I don't think there is going to be a "standard". It's going to depend on the size of the group, the number of hospitals covered, the type of practice (if you manage BMT and leukemia patients for instance), the culture of the hospitals, etc. But I can give you examples of community practice that I'm familiar with.
My old group (hospital employed community) had ~14 docs covering 5 hospitals. No acute leuks or transplant, minimal inpatient chemo, almost all patients with hospitalists as primary. Call was evenly split among the group which meant ~2 weeknights a month and ~4 weekends (Fri 5p - Mo 7a) a year. Calls were obviously variable but a busy night was half a dozen calls (mostly bunched in the 5-7p and 5-7a times) and a busy weekend would have you seeing 10-12 patients (total, not daily) over the course of the weekend.
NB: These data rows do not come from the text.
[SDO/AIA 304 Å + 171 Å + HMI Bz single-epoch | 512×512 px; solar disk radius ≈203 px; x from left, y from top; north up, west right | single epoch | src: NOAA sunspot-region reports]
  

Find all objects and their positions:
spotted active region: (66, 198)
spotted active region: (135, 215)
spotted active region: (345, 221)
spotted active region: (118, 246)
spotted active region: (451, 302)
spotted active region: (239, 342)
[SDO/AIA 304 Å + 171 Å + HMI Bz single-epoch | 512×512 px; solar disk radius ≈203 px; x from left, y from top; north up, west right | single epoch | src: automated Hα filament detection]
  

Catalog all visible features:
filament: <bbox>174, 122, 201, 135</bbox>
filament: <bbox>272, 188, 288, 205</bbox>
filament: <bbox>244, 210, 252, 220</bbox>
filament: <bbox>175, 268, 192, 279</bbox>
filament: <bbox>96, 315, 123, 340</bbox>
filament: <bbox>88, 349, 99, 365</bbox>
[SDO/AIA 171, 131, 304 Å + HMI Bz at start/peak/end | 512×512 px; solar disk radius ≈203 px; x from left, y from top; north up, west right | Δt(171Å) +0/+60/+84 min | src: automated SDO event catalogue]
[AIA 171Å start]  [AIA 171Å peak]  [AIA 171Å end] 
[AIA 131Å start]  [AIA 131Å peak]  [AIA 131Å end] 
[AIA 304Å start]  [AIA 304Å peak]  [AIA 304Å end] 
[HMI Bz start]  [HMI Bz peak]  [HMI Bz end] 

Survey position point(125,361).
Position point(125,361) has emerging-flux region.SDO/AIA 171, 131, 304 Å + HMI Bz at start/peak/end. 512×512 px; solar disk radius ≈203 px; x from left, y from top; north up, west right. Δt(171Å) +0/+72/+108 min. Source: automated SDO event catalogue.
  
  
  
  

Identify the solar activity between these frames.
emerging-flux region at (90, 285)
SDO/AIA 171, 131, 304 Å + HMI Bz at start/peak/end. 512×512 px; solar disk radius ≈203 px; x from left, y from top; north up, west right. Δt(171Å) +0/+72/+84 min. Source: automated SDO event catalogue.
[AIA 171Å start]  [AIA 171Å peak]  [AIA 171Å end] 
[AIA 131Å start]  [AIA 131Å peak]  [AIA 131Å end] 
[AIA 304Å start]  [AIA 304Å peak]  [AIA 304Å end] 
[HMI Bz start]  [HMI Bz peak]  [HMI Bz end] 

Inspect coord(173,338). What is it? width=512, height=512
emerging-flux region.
We had an NP to take outpatient calls during the day. I had plenty of weeknights and even a couple of weekends that were complete no-hitters over the course of 11 years at that job. I can count on one finger the number of times I ever went back to the hospital after hours to manage a patient, and that was at 7pm on a Thursday, not 3am on a Sunday or anything ridiculous.
Another group I know well (large physician owned MSG) covers 2 hospitals with 4 (now 5, soon to be 6) docs. Call is again evenly split but they choose to do a full week at a time and cut back their clinical time by 20% during their call weeks. They too would field a few calls a night and see 5 or 6 patients a weekend. They have a triage RN on weekends who fields outpatient calls and only calls them for critical things, the rest goes in the EMR.
A group I'm somewhat familiar with (true PP) has ~20 docs, again covering 7 or 8 hospitals but divided into 2 groups for the purposes of taking call. Similar volumes to the others except this group does manage acute leuks and auto BMT so gets more inpatient calls. Call frequency is like my old group (weeknights and weekends are separate and are "Q-Doc". They pay a nurse to take outpatient calls 24/7 and only take direct hospital calls and urgent patient stuff from the triage RN.
My current job has 2 docs. We take no call. Zip...zero...nada. Hospital employed rural community-based practice covering one rural CAH. Calls are routed to the local mothership (65 miles away) and the ED and hospitalists basically understand that if they need our help managing something in the middle of the night, the patients need to be shipped out to a higher level of care anyway and they just do it.